■ GOAL OF THE EXERCISE ■
Without the pictures, copy all the entries below exactly.

-- Start DATA SUPPLIED --

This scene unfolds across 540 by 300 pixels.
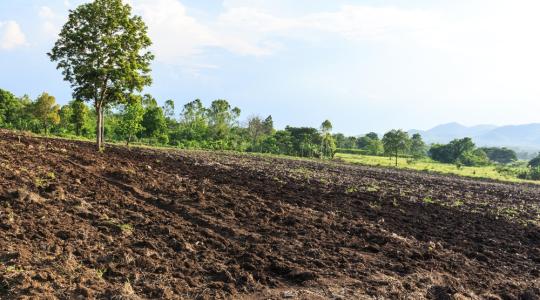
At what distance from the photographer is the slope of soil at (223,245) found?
8734 millimetres

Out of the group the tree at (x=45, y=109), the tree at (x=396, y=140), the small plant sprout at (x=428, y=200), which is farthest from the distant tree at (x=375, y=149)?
the small plant sprout at (x=428, y=200)

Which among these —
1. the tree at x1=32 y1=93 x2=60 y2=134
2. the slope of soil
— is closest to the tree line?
the tree at x1=32 y1=93 x2=60 y2=134

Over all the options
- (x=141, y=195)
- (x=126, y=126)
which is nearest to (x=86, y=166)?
(x=141, y=195)

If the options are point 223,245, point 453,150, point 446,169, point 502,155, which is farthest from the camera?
point 502,155

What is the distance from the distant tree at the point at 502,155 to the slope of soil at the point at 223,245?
176195mm

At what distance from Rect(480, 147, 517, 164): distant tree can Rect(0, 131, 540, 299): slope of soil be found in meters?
176

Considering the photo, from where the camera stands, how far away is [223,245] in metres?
11.6

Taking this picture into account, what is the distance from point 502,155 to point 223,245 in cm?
19094

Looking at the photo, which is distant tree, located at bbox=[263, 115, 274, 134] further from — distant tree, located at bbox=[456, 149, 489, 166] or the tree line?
distant tree, located at bbox=[456, 149, 489, 166]

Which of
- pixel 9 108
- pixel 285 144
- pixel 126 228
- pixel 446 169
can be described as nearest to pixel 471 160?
pixel 446 169

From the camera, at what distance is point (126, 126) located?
5328 cm

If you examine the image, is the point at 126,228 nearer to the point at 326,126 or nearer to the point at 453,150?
the point at 326,126

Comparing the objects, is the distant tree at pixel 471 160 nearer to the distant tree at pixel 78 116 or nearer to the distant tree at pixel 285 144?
the distant tree at pixel 285 144

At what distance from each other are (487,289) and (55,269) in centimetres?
953
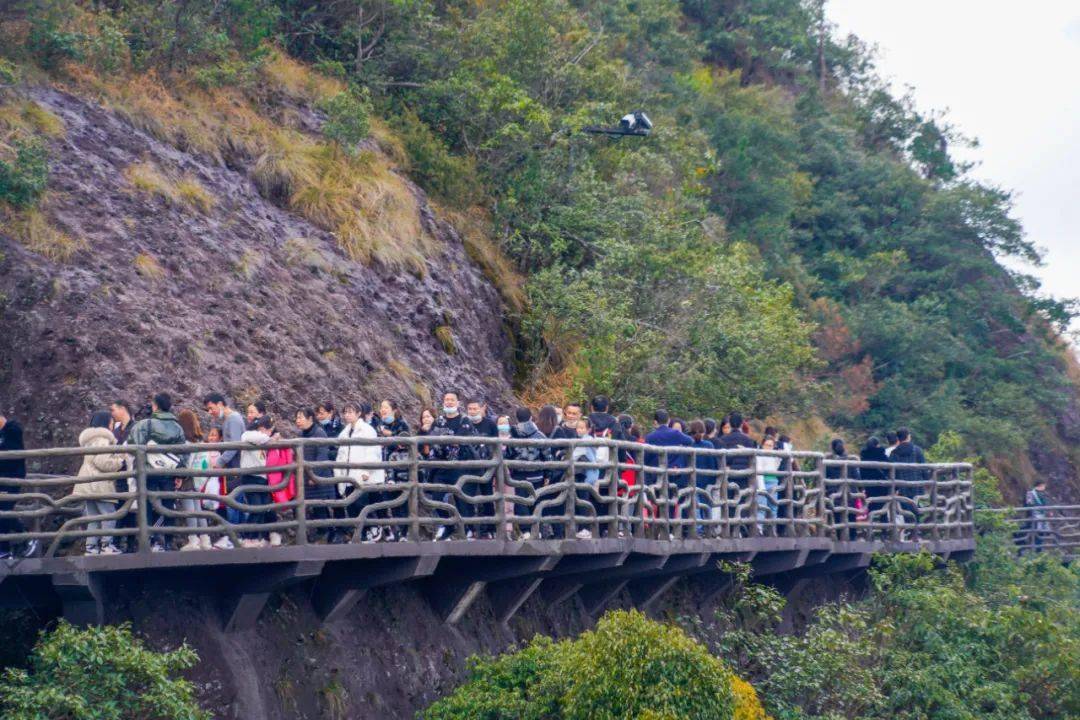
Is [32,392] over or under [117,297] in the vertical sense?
under

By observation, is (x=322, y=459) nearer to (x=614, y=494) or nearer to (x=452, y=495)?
(x=452, y=495)

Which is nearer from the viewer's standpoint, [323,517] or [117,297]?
[323,517]

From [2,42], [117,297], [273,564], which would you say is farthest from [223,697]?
[2,42]

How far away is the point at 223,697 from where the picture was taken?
46.6 ft

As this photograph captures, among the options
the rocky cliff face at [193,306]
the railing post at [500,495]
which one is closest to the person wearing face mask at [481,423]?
the railing post at [500,495]

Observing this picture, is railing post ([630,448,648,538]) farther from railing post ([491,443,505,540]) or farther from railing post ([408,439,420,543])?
railing post ([408,439,420,543])

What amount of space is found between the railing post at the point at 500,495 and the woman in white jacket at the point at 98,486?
154 inches

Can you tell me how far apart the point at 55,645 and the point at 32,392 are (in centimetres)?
496

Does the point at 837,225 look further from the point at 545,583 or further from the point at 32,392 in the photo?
the point at 32,392

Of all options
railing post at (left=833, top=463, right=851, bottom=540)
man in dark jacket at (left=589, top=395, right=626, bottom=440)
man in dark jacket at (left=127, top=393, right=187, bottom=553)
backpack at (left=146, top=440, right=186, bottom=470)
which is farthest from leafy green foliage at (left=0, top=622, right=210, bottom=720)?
railing post at (left=833, top=463, right=851, bottom=540)

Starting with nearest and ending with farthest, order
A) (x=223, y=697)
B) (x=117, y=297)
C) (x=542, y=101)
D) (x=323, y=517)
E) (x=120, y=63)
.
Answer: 1. (x=223, y=697)
2. (x=323, y=517)
3. (x=117, y=297)
4. (x=120, y=63)
5. (x=542, y=101)

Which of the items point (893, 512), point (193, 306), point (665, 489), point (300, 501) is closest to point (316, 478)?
point (300, 501)

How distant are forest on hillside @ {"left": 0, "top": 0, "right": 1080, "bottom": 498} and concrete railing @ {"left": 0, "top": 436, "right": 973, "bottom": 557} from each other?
→ 176 inches

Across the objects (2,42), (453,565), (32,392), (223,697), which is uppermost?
(2,42)
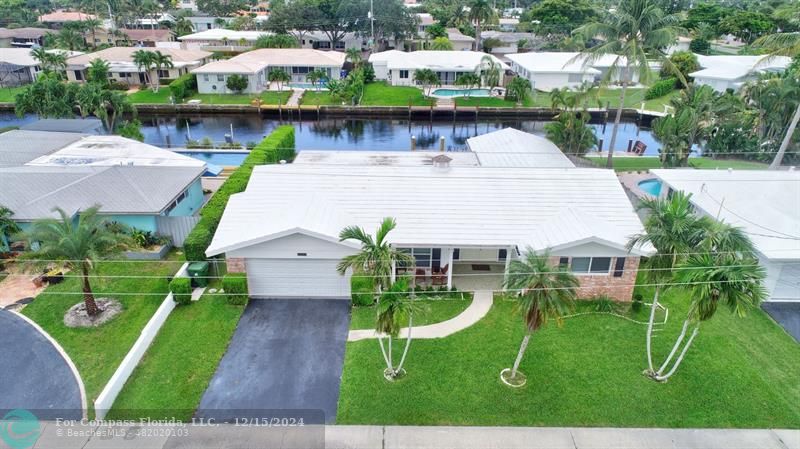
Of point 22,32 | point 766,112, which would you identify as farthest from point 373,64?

-- End DATA SUPPLIED --

■ WORKED SOLUTION ■
This scene unfolds across 540 by 300 pixels.
At what distance from the photographer is the slope of soil at (223,245) found?
8734 millimetres

Out of the group the tree at (x=45, y=109), the tree at (x=396, y=140), the small plant sprout at (x=428, y=200), which is farthest from the distant tree at (x=375, y=149)?
the small plant sprout at (x=428, y=200)

Which among these —
1. the tree at x1=32 y1=93 x2=60 y2=134
2. the slope of soil
— is closest to the tree line?
the tree at x1=32 y1=93 x2=60 y2=134

Over all the options
- (x=141, y=195)
- (x=126, y=126)
which is nearest to (x=86, y=166)?
(x=141, y=195)

If the options are point 223,245, point 453,150, point 446,169, point 502,155, which is farthest from the camera?
point 502,155

What is the distance from the distant tree at the point at 502,155 to the slope of soil at the point at 223,245?
176195mm

At what distance from Rect(480, 147, 517, 164): distant tree can Rect(0, 131, 540, 299): slope of soil be found in meters?
176

Considering the photo, from where the camera stands, how far away is [223,245] in metres?
11.6

Taking this picture into account, what is the distance from point 502,155 to point 223,245 in cm?
19094

Looking at the photo, which is distant tree, located at bbox=[263, 115, 274, 134] further from — distant tree, located at bbox=[456, 149, 489, 166] or the tree line?
distant tree, located at bbox=[456, 149, 489, 166]

Which of
- pixel 9 108
- pixel 285 144
- pixel 126 228
- pixel 446 169
can be described as nearest to pixel 471 160?
pixel 446 169

From the camera, at what distance is point (126, 126) located?
5328 cm

If you examine the image, is the point at 126,228 nearer to the point at 326,126 or nearer to the point at 453,150?
the point at 326,126

Comparing the objects, is the distant tree at pixel 471 160 nearer to the distant tree at pixel 78 116 or nearer to the distant tree at pixel 285 144?
the distant tree at pixel 285 144

At what distance from each other are (487,289) and (55,269) in centimetres?
953
Is [32,392] over or under [117,297] in the vertical sense?
under

By observation, is (x=322, y=459) nearer to (x=614, y=494) or nearer to (x=452, y=495)?
(x=452, y=495)

Which is nearer from the viewer's standpoint, [323,517] or [117,297]?
[323,517]

From [2,42], [117,297], [273,564], which would you say is farthest from [223,697]?
[2,42]

How far away is the point at 223,697 from where the picture was taken?
46.6 ft

As this photograph captures, among the options
the rocky cliff face at [193,306]
the railing post at [500,495]
which one is closest to the person wearing face mask at [481,423]?
the railing post at [500,495]

Observing this picture, is railing post ([630,448,648,538]) farther from railing post ([491,443,505,540]) or farther from railing post ([408,439,420,543])?
railing post ([408,439,420,543])

What amount of space is found between the railing post at the point at 500,495 and the woman in white jacket at the point at 98,486?
154 inches

Can you tell me how far apart the point at 55,645 and the point at 32,392 are (in centimetres)?
496

Does the point at 837,225 look further from the point at 545,583 or further from the point at 32,392 in the photo?
the point at 32,392

Of all options
railing post at (left=833, top=463, right=851, bottom=540)
man in dark jacket at (left=589, top=395, right=626, bottom=440)
man in dark jacket at (left=127, top=393, right=187, bottom=553)
backpack at (left=146, top=440, right=186, bottom=470)
which is farthest from leafy green foliage at (left=0, top=622, right=210, bottom=720)?
railing post at (left=833, top=463, right=851, bottom=540)

Starting with nearest and ending with farthest, order
A) (x=223, y=697)
B) (x=117, y=297)
C) (x=542, y=101)
D) (x=323, y=517)
E) (x=120, y=63)
.
Answer: 1. (x=223, y=697)
2. (x=323, y=517)
3. (x=117, y=297)
4. (x=120, y=63)
5. (x=542, y=101)

Which of the items point (893, 512), point (193, 306), point (665, 489), point (300, 501) is closest to point (316, 478)?
point (300, 501)

How distant are forest on hillside @ {"left": 0, "top": 0, "right": 1080, "bottom": 498} and concrete railing @ {"left": 0, "top": 436, "right": 973, "bottom": 557} from each other?
→ 176 inches

Across the objects (2,42), (453,565), (32,392), (223,697), which is uppermost?
(2,42)
Of point 22,32 | point 766,112, which would you identify as farthest from point 373,64?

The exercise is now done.